[START OF Excerpted data]

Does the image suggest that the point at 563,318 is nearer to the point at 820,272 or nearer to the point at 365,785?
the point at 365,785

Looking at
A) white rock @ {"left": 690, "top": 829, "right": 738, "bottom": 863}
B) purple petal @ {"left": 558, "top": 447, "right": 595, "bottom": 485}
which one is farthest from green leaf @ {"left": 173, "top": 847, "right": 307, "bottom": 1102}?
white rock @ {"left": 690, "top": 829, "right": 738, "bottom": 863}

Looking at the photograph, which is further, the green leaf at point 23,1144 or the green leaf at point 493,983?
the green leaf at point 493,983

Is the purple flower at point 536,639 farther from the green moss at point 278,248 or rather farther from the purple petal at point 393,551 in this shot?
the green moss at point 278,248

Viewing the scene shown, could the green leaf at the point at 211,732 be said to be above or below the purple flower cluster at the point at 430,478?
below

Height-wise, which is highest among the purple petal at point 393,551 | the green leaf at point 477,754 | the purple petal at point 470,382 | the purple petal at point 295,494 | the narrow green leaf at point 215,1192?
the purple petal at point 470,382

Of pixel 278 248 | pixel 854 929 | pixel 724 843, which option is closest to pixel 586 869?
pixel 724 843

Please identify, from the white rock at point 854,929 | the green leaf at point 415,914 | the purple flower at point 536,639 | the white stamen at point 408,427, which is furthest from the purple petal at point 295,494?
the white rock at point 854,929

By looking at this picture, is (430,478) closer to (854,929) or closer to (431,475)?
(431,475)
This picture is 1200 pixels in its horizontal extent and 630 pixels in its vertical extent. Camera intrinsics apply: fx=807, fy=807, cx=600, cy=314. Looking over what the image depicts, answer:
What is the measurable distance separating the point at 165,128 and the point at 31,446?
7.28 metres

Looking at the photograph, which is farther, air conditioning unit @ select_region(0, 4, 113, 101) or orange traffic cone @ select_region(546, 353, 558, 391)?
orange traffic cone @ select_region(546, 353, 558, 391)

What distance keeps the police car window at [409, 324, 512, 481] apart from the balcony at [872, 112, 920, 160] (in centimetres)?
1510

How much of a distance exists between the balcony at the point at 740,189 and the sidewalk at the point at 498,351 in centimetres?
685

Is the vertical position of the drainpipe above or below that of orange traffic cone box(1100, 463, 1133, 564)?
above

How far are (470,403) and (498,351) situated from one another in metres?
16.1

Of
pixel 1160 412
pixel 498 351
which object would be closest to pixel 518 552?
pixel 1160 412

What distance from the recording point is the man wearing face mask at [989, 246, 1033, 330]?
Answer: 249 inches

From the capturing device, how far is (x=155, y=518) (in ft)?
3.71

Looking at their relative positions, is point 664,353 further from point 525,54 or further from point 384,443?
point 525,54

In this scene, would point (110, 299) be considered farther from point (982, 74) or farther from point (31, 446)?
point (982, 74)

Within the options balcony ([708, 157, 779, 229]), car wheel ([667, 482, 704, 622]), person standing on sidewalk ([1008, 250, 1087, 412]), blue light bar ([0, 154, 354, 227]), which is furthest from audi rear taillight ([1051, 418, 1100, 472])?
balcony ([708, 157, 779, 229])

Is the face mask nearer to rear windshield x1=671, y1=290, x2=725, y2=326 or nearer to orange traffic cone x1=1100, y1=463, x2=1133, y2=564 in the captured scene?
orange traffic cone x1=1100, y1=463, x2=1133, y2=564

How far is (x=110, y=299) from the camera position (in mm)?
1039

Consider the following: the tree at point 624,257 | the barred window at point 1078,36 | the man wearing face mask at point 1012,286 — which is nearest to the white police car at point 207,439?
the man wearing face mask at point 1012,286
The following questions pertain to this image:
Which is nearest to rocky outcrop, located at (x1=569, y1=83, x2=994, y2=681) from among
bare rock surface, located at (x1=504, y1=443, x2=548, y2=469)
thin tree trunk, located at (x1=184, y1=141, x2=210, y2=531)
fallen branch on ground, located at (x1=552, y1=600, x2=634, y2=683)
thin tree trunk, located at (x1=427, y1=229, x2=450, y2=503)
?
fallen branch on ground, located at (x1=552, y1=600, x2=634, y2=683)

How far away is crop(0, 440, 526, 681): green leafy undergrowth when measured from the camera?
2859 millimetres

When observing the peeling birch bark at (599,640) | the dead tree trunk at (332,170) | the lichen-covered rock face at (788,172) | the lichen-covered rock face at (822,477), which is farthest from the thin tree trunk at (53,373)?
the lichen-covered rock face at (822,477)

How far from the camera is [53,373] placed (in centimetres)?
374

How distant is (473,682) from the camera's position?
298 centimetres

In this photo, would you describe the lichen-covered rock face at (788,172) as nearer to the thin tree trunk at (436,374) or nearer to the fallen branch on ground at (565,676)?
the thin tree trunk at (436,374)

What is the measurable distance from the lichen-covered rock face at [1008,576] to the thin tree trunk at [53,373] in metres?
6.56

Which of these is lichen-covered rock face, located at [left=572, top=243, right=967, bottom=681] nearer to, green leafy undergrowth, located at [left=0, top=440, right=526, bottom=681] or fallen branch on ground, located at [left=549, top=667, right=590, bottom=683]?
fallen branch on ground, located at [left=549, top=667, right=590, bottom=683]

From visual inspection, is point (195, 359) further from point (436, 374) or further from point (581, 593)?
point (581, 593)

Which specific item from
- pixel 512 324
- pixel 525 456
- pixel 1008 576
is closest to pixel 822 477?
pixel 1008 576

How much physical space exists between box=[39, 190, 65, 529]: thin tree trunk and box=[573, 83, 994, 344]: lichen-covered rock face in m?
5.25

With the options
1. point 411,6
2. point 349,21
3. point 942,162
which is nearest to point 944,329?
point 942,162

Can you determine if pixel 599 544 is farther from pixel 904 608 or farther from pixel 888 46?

[END OF Excerpted data]

# Written exercise
Put the rows from the line containing "In this photo, would" through the end of the rows, both ends included, into a Markdown table with the columns "No." and "Line". Number each line and leave out blank lines.

# Written solution
| No. | Line |
|---|---|
| 1 | In this photo, would you describe the lichen-covered rock face at (788,172) as nearer to the thin tree trunk at (436,374) or nearer to the fallen branch on ground at (565,676)? |
| 2 | the thin tree trunk at (436,374) |
| 3 | What is the measurable distance from the lichen-covered rock face at [1008,576] to the thin tree trunk at [53,373] in metres? |
| 4 | 6.56 |
| 5 | Which of these is lichen-covered rock face, located at [left=572, top=243, right=967, bottom=681] nearer to, green leafy undergrowth, located at [left=0, top=440, right=526, bottom=681] or fallen branch on ground, located at [left=549, top=667, right=590, bottom=683]? |
| 6 | fallen branch on ground, located at [left=549, top=667, right=590, bottom=683] |
| 7 | From visual inspection, is point (195, 359) further from point (436, 374) or further from point (581, 593)? |
| 8 | point (581, 593) |
| 9 | Which specific item from |
| 10 | - pixel 512 324 |
| 11 | - pixel 525 456 |
| 12 | - pixel 1008 576 |
| 13 | is closest to pixel 822 477? |
| 14 | pixel 1008 576 |
| 15 | How much physical space exists between box=[39, 190, 65, 529]: thin tree trunk and box=[573, 83, 994, 344]: lichen-covered rock face in m? |
| 16 | 5.25 |
| 17 | With the options |
| 18 | 1. point 411,6 |
| 19 | 2. point 349,21 |
| 20 | 3. point 942,162 |
| 21 | which is nearest to point 944,329? |
| 22 | point 942,162 |
| 23 | Can you determine if pixel 599 544 is farther from pixel 904 608 or farther from pixel 888 46? |